Work request: Reproduce, exactly, the lines of the material below from the line containing "Im Griff der Schwarzen Eiche" through the line containing "VIATA DUPA VIATA - RAYMOND A.MOODY JR", with both end lines included and nothing else.

══ Stored data ══

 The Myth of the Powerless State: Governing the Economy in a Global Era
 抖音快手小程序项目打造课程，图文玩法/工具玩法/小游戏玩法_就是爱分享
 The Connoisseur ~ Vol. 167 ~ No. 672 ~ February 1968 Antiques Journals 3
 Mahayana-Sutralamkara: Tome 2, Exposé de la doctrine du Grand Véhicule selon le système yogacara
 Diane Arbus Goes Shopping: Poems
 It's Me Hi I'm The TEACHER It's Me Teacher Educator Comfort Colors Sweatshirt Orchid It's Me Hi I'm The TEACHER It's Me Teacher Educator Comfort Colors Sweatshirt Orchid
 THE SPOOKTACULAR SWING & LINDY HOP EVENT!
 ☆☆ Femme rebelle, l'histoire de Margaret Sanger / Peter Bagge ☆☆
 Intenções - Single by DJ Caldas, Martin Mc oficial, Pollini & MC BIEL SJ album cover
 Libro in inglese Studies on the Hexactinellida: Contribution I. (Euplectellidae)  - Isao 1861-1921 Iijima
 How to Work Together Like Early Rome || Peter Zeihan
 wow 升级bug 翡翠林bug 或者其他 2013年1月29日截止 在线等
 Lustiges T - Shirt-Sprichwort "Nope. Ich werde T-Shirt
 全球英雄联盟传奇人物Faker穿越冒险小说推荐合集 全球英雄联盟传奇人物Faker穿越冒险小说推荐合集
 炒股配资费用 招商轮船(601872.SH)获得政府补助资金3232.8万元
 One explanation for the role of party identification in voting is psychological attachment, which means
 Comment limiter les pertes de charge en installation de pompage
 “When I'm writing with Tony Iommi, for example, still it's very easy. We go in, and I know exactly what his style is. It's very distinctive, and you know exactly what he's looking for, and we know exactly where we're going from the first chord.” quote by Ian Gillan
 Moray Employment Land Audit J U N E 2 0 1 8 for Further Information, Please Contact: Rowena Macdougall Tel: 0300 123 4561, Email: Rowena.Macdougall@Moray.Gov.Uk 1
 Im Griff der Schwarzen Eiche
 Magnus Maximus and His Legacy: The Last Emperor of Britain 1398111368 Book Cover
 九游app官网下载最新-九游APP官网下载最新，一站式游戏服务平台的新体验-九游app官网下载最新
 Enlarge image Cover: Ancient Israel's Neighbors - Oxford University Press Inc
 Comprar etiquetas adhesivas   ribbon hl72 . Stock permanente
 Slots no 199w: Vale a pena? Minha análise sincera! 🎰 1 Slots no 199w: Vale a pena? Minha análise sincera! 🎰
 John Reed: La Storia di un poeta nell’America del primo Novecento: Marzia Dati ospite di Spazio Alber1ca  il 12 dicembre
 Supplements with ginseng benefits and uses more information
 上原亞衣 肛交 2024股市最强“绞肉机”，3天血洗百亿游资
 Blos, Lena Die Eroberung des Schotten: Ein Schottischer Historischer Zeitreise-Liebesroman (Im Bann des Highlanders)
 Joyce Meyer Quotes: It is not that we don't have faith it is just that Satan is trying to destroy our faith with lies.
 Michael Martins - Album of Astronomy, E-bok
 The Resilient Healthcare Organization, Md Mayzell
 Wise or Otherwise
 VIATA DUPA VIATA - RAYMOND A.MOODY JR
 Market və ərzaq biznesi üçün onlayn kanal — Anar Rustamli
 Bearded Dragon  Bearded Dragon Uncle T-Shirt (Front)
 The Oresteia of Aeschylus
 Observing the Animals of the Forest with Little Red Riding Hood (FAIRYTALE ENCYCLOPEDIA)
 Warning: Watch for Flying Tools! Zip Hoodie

═══

Response to the task:
 Im Griff der Schwarzen Eiche
 Magnus Maximus and His Legacy: The Last Emperor of Britain 1398111368 Book Cover
 九游app官网下载最新-九游APP官网下载最新，一站式游戏服务平台的新体验-九游app官网下载最新
 Enlarge image Cover: Ancient Israel's Neighbors - Oxford University Press Inc
 Comprar etiquetas adhesivas   ribbon hl72 . Stock permanente
 Slots no 199w: Vale a pena? Minha análise sincera! 🎰 1 Slots no 199w: Vale a pena? Minha análise sincera! 🎰
 John Reed: La Storia di un poeta nell’America del primo Novecento: Marzia Dati ospite di Spazio Alber1ca  il 12 dicembre
 Supplements with ginseng benefits and uses more information
 上原亞衣 肛交 2024股市最强“绞肉机”，3天血洗百亿游资
 Blos, Lena Die Eroberung des Schotten: Ein Schottischer Historischer Zeitreise-Liebesroman (Im Bann des Highlanders)
 Joyce Meyer Quotes: It is not that we don't have faith it is just that Satan is trying to destroy our faith with lies.
 Michael Martins - Album of Astronomy, E-bok
 The Resilient Healthcare Organization, Md Mayzell
 Wise or Otherwise
 VIATA DUPA VIATA - RAYMOND A.MOODY JR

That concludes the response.